抽出テキスト:
= = = = = = =
日本郵政は2013年3月期連結決算では純利益でグループ発足以降の最高益を達成しましたがその利益を出した経営陣(社長)を半年で退任させれる事は異常です
環太平洋連携協定(TPP)交渉参加に際し、日本郵政の業務拡大に批判的な米国に安倍政権が配慮したため、ゆうちょ銀行やかんぽ生命保険が計画する住宅ローンや学資保険など新規事業への参入に政府の認可が得られず、計画が事実上凍結されました。
また、日本郵政は2013年3月期連結決算では純利益でグループ発足以降の最高益を達成しましたがその利益を出した経営陣(社長)を退任させれる事は異常です。
(北海道新聞5月23日)
日本郵政前政権色を一掃取締役17人退任新社長に西室氏経営陣5人削減 異例の政治介入に反発 局長会「真の民営化遠い」
日本郵政は22日、経営陣を大幅刷新する人事案を発表した。取締役18人のうち17人が退任し、新たに12人を選任。これまでより5人少ない13人体制とし、元東芝会長の西室泰三氏(77)が社長に就任する。6月20日の株主総会で正式に決め、総務相による認可を経て新体制が発足する。
= = = = = = =
収集データ:

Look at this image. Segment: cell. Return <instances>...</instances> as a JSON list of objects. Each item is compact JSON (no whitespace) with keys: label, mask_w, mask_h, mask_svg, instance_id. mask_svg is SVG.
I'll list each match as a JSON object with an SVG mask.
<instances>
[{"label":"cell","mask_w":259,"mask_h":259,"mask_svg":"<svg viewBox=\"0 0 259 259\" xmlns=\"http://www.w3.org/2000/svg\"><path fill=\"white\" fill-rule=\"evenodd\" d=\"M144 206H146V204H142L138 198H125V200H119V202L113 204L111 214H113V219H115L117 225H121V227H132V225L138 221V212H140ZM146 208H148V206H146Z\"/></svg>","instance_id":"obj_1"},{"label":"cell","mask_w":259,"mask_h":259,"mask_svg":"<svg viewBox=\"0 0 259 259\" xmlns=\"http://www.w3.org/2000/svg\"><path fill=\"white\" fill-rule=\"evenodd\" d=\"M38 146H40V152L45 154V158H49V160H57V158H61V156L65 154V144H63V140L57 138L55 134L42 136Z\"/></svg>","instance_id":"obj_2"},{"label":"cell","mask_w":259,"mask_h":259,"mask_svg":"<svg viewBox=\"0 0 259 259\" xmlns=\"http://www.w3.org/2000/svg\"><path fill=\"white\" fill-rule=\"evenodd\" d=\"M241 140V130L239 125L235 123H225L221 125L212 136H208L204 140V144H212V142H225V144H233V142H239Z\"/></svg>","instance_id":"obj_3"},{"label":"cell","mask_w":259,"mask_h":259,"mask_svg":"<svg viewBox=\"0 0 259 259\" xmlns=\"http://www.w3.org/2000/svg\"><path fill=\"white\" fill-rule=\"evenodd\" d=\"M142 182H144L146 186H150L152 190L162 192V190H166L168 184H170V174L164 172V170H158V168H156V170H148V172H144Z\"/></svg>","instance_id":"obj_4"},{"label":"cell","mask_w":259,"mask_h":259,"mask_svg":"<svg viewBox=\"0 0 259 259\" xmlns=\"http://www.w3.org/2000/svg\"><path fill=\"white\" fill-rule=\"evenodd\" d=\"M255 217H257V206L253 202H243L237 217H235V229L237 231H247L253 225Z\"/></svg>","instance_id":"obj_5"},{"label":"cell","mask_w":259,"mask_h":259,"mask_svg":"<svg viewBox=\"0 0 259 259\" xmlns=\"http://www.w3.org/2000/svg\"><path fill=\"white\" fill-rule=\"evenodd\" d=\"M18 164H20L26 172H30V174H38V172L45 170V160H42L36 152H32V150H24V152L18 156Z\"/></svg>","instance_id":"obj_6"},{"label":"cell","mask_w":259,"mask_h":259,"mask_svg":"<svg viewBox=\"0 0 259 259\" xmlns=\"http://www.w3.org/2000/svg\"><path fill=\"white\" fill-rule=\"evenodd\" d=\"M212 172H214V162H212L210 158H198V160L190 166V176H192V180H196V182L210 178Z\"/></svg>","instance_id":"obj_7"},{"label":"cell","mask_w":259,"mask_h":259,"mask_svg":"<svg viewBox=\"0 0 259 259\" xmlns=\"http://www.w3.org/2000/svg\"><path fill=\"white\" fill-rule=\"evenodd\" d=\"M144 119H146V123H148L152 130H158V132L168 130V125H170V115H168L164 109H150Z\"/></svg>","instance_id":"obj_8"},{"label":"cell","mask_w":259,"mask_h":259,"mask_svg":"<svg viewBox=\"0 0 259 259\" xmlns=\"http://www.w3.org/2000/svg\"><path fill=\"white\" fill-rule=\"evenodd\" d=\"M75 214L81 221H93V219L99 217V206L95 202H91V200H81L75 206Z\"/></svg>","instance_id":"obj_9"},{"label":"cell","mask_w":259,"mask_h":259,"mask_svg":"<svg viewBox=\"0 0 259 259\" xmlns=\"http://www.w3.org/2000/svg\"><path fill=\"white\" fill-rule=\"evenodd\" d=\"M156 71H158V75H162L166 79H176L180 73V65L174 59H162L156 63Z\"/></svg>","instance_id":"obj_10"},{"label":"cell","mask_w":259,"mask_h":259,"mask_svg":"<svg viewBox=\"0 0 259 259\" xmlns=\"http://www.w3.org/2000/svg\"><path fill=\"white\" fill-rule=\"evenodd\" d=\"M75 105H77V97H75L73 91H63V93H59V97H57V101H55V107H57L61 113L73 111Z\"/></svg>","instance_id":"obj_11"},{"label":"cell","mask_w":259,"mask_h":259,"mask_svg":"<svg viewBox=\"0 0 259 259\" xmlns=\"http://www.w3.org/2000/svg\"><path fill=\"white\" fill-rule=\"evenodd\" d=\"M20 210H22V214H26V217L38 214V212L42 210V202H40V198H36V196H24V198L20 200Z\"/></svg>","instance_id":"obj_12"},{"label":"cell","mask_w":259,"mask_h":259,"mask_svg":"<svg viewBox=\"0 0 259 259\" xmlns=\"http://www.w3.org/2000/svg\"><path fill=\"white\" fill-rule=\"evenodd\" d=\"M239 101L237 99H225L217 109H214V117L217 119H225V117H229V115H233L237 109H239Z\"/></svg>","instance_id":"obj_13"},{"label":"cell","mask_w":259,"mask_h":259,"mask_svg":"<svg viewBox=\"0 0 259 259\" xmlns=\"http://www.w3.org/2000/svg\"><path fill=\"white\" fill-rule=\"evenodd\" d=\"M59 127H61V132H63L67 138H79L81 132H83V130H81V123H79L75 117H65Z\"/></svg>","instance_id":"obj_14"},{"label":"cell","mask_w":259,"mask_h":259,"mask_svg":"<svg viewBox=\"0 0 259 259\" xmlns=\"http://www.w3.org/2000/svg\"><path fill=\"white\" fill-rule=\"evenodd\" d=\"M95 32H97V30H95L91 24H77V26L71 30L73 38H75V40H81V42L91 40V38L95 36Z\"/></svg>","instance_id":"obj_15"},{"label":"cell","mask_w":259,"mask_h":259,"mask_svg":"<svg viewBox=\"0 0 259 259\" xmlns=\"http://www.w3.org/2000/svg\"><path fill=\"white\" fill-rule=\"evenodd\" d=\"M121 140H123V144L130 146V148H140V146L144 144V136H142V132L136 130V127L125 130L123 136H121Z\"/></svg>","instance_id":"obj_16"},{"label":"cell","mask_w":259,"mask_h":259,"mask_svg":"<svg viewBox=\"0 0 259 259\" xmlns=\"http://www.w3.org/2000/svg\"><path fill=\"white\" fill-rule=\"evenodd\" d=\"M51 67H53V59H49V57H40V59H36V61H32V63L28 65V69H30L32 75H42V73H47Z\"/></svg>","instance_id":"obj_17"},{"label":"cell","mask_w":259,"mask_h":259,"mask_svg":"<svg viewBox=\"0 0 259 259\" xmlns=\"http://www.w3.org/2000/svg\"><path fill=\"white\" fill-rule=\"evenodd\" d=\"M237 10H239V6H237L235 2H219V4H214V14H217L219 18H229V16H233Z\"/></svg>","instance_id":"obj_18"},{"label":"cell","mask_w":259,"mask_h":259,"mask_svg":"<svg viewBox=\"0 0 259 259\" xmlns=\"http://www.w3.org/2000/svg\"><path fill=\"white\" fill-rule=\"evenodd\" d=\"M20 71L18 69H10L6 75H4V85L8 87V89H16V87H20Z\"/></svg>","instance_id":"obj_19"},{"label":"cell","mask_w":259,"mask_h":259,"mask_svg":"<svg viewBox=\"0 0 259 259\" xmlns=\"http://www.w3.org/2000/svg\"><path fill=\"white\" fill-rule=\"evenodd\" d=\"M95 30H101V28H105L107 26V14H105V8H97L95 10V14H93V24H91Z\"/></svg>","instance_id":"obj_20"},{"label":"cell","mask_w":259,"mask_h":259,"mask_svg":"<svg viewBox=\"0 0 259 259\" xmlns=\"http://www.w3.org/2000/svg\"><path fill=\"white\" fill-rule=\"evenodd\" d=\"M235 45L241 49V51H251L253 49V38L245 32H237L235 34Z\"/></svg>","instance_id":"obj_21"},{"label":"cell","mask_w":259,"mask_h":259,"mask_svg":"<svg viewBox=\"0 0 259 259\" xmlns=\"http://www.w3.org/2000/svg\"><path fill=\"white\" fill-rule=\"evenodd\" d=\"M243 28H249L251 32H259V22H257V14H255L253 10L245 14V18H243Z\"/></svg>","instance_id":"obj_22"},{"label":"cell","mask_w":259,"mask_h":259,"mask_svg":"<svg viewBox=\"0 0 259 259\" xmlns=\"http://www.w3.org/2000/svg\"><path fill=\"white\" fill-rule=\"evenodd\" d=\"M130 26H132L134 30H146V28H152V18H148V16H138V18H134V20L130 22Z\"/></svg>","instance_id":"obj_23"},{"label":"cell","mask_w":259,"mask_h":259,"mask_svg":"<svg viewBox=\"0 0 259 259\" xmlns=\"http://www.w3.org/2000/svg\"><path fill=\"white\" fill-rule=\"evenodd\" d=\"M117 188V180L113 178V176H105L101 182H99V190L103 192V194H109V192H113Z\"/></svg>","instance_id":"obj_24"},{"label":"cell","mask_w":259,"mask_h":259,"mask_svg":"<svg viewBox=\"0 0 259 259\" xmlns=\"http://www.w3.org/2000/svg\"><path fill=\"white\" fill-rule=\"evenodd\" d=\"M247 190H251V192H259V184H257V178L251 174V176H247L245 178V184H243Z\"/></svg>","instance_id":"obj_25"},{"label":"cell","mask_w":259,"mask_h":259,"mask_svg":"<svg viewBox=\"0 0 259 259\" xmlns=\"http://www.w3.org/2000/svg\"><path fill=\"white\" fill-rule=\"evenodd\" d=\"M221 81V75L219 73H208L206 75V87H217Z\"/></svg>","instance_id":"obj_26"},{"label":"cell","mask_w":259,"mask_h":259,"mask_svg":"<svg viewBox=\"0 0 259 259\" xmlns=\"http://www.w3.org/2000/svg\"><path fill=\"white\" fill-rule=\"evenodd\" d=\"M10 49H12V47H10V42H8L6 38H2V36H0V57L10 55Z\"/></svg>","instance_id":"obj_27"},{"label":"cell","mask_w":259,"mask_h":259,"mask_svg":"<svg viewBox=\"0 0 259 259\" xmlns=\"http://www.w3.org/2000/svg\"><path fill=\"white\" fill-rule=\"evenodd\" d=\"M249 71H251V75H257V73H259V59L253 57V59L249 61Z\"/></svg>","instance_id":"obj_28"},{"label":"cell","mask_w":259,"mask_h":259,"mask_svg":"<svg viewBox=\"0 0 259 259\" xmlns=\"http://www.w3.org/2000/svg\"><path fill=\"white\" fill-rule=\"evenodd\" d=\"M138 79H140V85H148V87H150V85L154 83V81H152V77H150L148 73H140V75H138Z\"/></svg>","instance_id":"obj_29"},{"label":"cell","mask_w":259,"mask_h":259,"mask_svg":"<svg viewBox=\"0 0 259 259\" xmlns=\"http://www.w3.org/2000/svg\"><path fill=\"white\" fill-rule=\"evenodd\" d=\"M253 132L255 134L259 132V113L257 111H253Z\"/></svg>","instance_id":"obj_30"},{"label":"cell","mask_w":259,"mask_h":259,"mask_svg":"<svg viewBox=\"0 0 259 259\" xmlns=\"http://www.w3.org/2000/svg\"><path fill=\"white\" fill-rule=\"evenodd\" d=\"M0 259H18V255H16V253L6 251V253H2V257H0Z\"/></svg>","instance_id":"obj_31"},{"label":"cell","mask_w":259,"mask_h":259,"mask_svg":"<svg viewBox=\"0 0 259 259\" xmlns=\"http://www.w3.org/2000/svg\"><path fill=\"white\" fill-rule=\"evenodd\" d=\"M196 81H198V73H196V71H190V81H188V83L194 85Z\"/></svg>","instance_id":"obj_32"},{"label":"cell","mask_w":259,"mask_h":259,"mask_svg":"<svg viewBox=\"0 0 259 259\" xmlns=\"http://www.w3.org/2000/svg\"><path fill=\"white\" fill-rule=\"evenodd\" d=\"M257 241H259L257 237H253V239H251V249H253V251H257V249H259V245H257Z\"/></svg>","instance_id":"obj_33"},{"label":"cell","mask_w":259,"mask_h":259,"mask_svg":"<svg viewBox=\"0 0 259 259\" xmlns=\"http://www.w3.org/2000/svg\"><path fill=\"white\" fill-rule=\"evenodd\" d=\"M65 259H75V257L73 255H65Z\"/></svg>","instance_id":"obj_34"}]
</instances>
= = = = = = =
課題の目的: 日本郵政の経営陣刷新についての文章を、最後の文に続けて書き進めてください。

演習結果:
昨年12月の自民党政権発足直前に社長に就任した坂篤郎氏(66)や、会長の西岡喬氏(77)は退任。民主党、国民新党による前政権の影響が残る役員構成を、政府主導で抜本的に見直し、安倍政権下での再スタートを切る。
社外取締役は7人。経団連会畏時代の活動などを通じて安倍晋三首相と関係の深いキヤノン会長兼社長最高経営貴任者(CEO)の御手洗冨士夫氏や、前検事総長で弁護士の笠間治雄氏、元NHK経営委員で日本ぐらし代表取締役の野間光輪子氏らを起用する。 傘下の日本郵便社長には日本郵政副社長の高橋亨氏(58)が就任する予定で、高橋氏も新たに日本郵政取締役に就く。
日本郵政の経営陣刷新が決まった。民主党政権時代に登用された役員が多かったため政権交代の直撃を受け、取締役は18人中17人が退任し、ほぼ総入れ替えとなる。日本郵政は2013年3月期連結決算では純利益でグループ発足以降の最高益を達成したばかり。異例の取締役一掃には内部から「政治介入だ」と反発の声も上がる。
「政治の都合で、政権交代だからといって経営陣をころころと替えるのは納得できない」 東京都千代田区の日本郵政本社の大会議室で開かれた取締役会。指名委員会から提示された人事案を出席者の一人が声を荒らげて批判した。最終的に取締役会は人事案を承認したが、ある取締役は取材に対し「政府でそうしたいと言うなら勝手にやればいい」と吐き捨てるように話した。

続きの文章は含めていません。